Geometric parameters (2) modifying factors

In my last post I talked about geometric parameters and said that it would help if the writers of standards used a common layout to present the values they suggest for a particular parameter. The post used examples of data on the parameter “longitudinal gradient” (see here). An engineer might think that, once he/she had found a table with values for the parameter they were interested in, that would be it. Unfortunately things aren’t that simple.

There are a number of modifying factors which can affect the value of a parameter such as longitudinal gradient. For example, Austroads (ref. 1888), under the heading “factors affecting design decisions”, has eight detailed pages on the topic.

Table 1 shows a starter list of around 18 of these factors (in fact I included a similar list in an earlier post on maximum crossfall (see here).

I included a list of what might be called “modfying factors” in an earlier post on maximum crossfall (see here). Then I wondered which might be the most important ones, and whether any could be ignored. It seems to me that some factors are more important than others, as I suggest in the next table.

## Given data:
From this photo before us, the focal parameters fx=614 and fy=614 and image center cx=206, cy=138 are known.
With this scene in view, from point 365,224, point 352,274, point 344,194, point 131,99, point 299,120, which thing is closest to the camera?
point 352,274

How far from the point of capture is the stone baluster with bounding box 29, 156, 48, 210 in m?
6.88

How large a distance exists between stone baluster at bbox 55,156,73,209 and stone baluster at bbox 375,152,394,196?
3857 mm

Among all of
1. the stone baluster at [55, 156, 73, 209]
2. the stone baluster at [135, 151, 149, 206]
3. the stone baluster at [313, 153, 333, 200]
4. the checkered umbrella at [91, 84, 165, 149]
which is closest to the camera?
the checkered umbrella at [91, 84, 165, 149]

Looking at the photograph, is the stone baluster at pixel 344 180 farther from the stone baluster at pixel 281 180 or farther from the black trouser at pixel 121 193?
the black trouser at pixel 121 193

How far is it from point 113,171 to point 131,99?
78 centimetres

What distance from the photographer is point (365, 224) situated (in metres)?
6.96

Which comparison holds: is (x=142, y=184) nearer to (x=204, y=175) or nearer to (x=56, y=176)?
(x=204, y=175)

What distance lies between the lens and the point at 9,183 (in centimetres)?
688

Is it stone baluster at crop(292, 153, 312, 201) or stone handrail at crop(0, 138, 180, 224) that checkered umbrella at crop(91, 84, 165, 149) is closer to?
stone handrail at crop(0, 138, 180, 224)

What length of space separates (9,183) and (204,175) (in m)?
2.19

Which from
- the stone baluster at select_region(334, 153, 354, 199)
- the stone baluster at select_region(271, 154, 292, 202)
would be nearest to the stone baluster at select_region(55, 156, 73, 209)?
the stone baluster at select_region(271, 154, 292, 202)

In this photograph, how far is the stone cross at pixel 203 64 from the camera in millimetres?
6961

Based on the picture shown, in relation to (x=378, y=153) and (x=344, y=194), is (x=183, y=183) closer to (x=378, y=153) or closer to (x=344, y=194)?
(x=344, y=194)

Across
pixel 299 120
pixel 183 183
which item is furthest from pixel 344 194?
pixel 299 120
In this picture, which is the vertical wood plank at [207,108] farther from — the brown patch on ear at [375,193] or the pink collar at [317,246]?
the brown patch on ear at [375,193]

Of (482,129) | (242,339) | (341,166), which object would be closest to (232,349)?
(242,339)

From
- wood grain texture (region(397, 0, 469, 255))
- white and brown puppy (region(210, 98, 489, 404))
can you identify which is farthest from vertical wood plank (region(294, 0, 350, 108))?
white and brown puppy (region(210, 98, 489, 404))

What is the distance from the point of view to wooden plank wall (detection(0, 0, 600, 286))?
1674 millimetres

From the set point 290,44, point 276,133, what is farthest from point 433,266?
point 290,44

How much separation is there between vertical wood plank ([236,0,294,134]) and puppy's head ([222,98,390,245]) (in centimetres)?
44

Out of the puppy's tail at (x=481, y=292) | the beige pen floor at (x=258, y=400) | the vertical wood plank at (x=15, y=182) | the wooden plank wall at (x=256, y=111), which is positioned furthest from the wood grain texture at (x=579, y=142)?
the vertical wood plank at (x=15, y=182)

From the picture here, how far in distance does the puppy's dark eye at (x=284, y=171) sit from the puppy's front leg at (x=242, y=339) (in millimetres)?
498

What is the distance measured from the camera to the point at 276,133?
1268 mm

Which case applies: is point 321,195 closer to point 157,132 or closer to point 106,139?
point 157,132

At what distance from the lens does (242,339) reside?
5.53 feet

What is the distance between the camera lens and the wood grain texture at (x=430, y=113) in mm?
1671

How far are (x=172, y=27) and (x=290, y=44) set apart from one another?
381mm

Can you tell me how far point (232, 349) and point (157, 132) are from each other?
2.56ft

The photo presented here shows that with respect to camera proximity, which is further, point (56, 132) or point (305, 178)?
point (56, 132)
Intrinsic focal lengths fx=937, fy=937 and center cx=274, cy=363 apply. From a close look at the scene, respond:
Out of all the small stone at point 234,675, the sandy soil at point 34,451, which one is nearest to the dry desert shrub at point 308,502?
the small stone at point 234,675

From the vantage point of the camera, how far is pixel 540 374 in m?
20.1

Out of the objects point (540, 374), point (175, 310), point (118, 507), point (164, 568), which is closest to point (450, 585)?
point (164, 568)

## Directive A:
According to the post on geometric parameters, how many detailed pages does Austroads have under the heading "factors affecting design decisions"?
## Directive B:
Repeat word for word the stretch of the geometric parameters post from "In my last post" through "list in an earlier post on maximum crossfall (see here).".

## Task response A:
Eight.

## Task response B:
In my last post I talked about geometric parameters and said that it would help if the writers of standards used a common layout to present the values they suggest for a particular parameter. The post used examples of data on the parameter “longitudinal gradient” (see here). An engineer might think that, once he/she had found a table with values for the parameter they were interested in, that would be it. Unfortunately things aren’t that simple.

There are a number of modifying factors which can affect the value of a parameter such as longitudinal gradient. For example, Austroads (ref. 1888), under the heading “factors affecting design decisions”, has eight detailed pages on the topic.

Table 1 shows a starter list of around 18 of these factors (in fact I included a similar list in an earlier post on maximum crossfall (see here).